Nostalgia only
Read-Only | New York City | 06/22/2008
(2 out of 5 stars)
"Nat King Cole was simultaneously an internationally known singer and a little-known, but excellent, jazz pianist. He started singing with his trio and then gradually developed into a pop vocalist. The present album represents a focus on the piano, after Cole had become very popular.
This disc contains two records (on a single disc). The first, Penthouse Serenade, is a trio recording, but it is not "jazzy" in his original style. The liner notes refer to this as a "more straight-ahead" style, with little improvisation. If you want to hear the melody of these songs played on piano, with little elaboration, this is the disc for you, but I found it to be simply uninteresting. It's as if the producer was afraid that people would turn the record off if Cole stopped playing the melody or used an interesting chord. Overall, it was listenable, but not compelling.
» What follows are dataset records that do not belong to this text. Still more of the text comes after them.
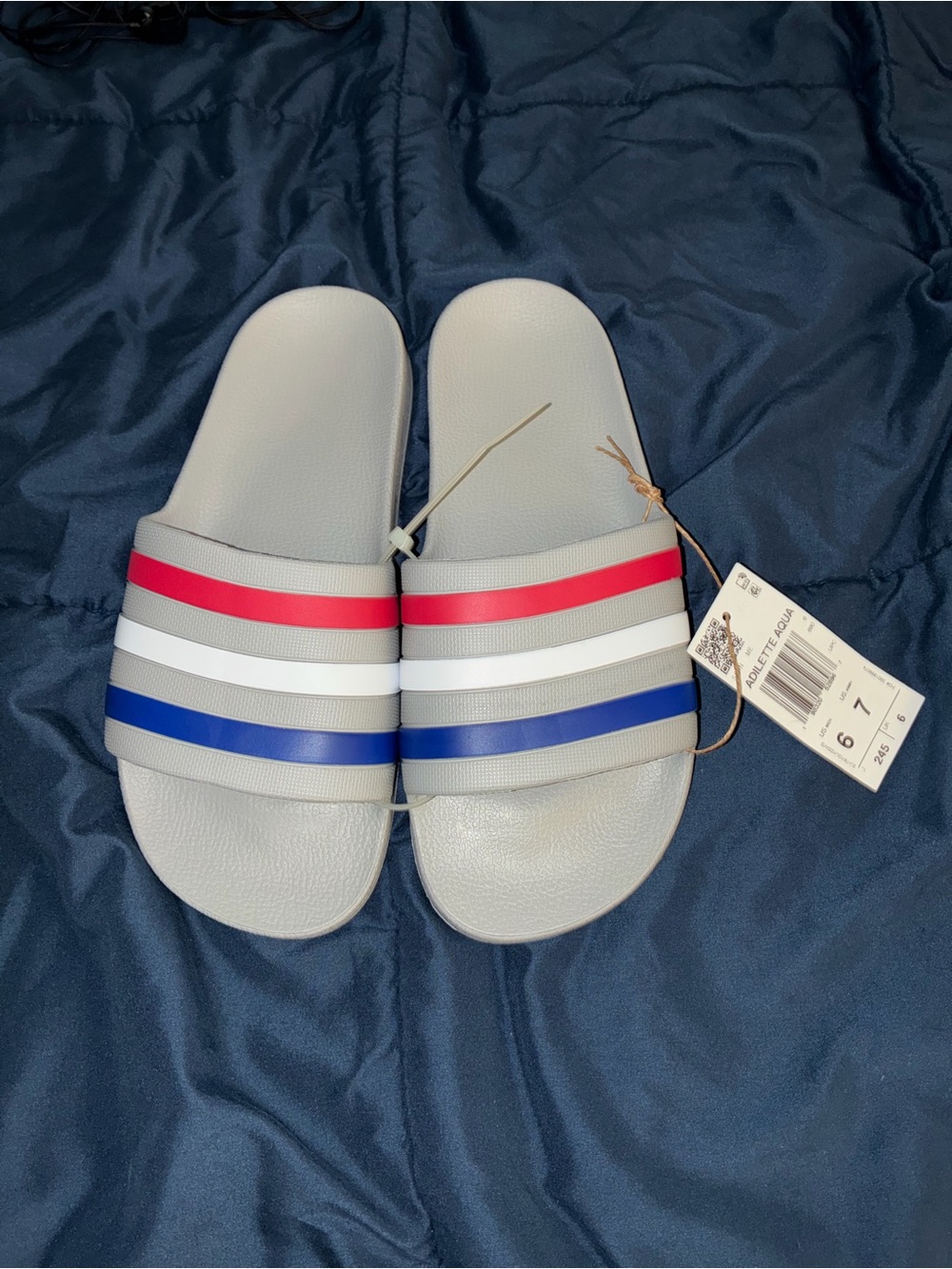 adidas Women’s Light Gray Slide Sandals with Red, White & Blue Stripes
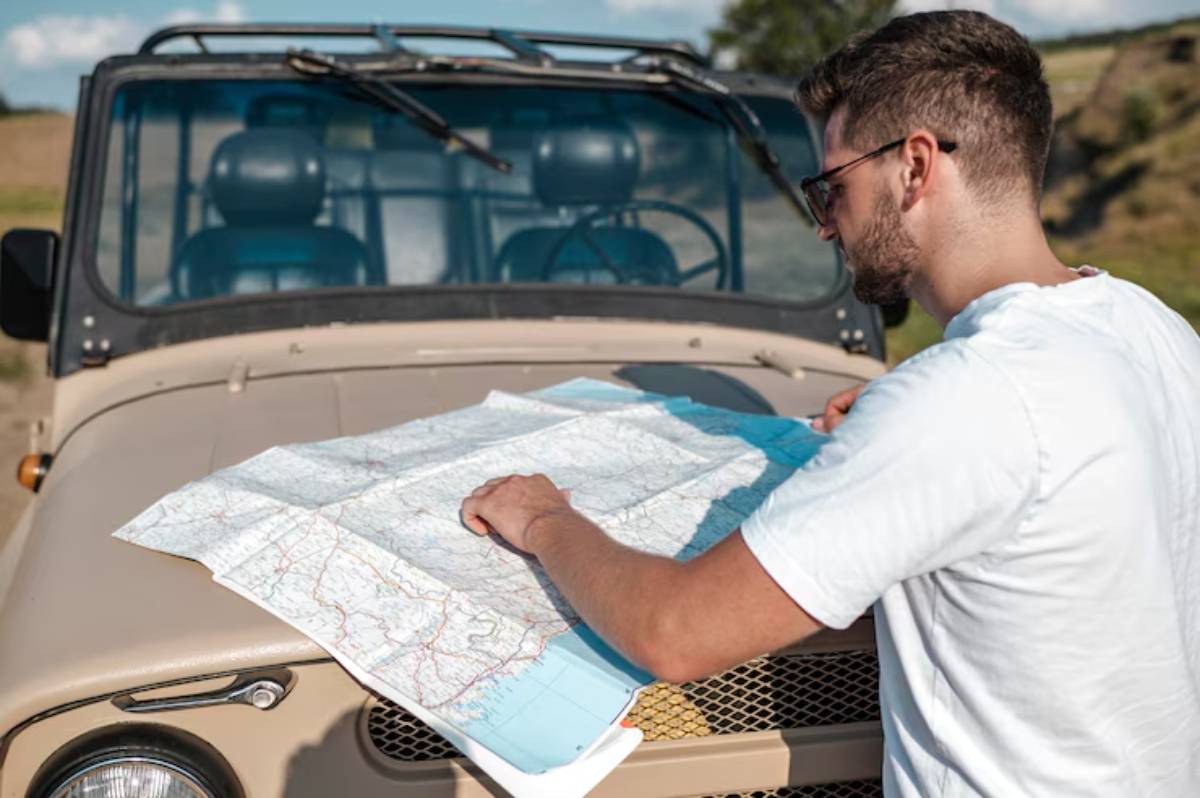 A person studies a detailed map, with a vintage jeep parked in the background under a clear blue sky and open countryside.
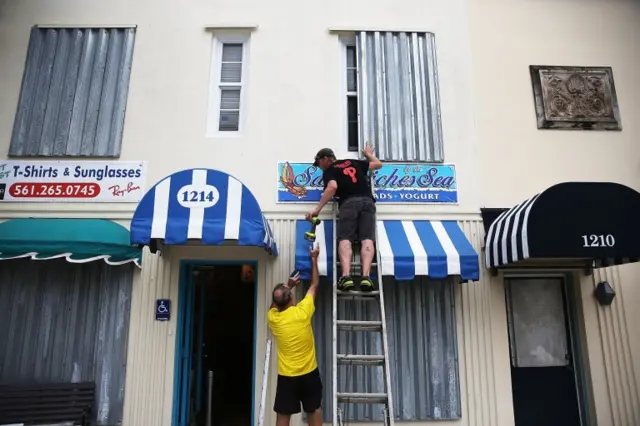 Danny Askins and Brenden Kavana put up hurricane shutters at a restaurant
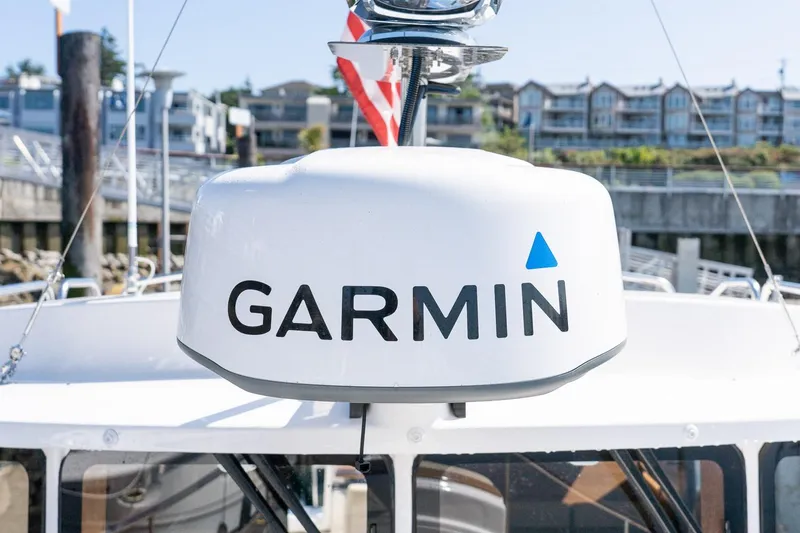 Slide: The Image of Garmin radar on 2026 Ranger Tugs R-31S boat docked at marina. - 10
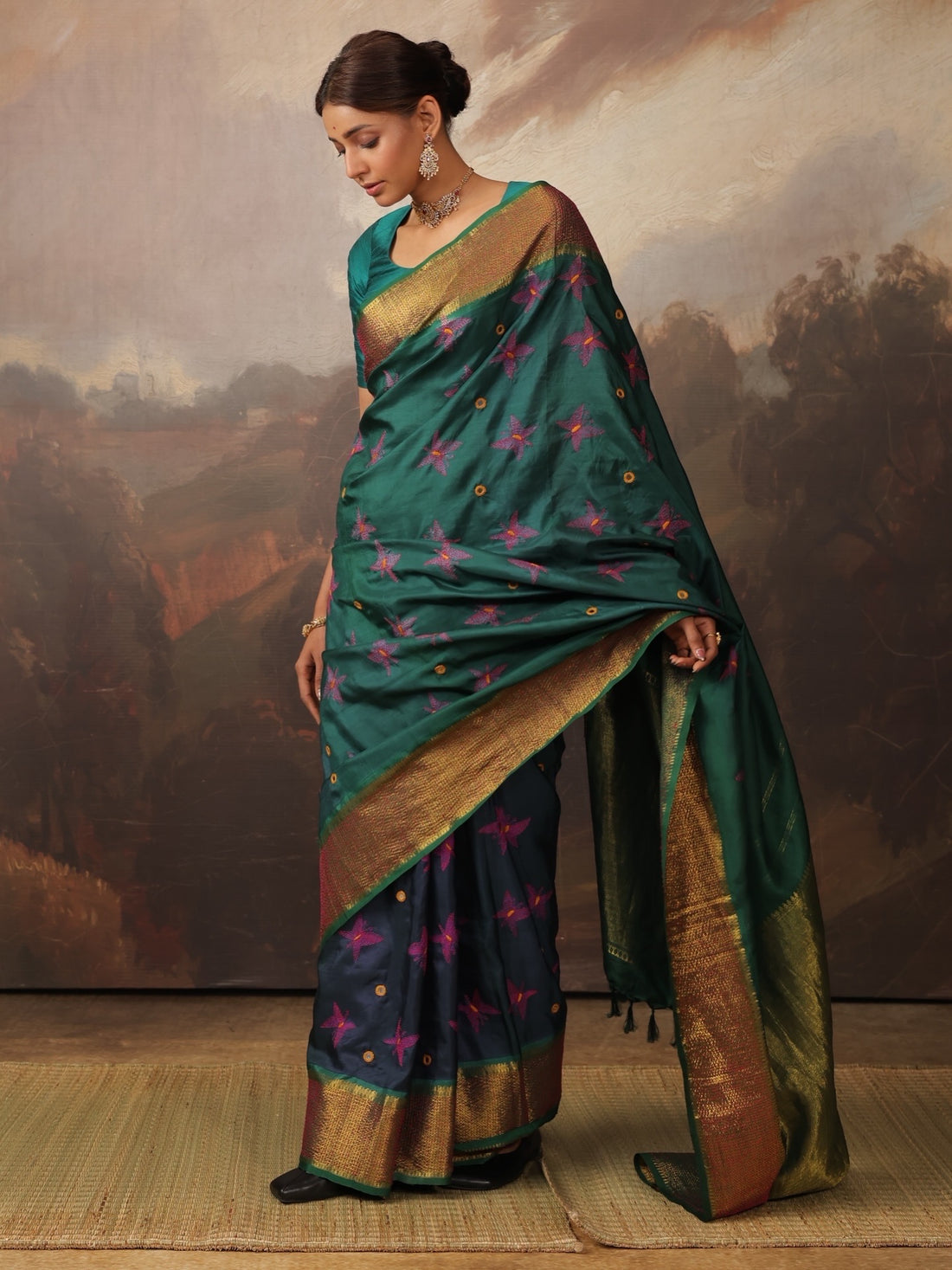 The korvai kanchivaram silk saree with hand stitched nui Shibori highlighted with Kantha hand embroidery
The second record, The Piano Style of Nat King Cole, features the piano in Nelson Riddle arrangements for strings or big band. The arrangements are fine, but Cole was apparently limited to playing a single line with the right hand, keeping close to the melody. As a result, it seems to have sucked his personality completely out of the music. In some cases, the melody is embellished with a kind of hippity-hoppity phrasing that made my skin crawl. Whereas Penthouse Serenade was simply dull, I'm afraid that I had to force myself to listen to the whole of the second record. Cole could in fact use both hands to play, and he had great phrasing and sense of harmony. None of that was permitted here, and the result is simply annoying. Had he sung these arrangements, I'm sure the result would have been much better.
Fans of Cole's real jazz recordings should stay far away from this disc and seek out his earlier trio work. It may work as background music or as nostalgia for Cole fans, but I'm afraid that it was designed for a commercial audience of many years ago, and now that that audience has changed, the music seems simply dated."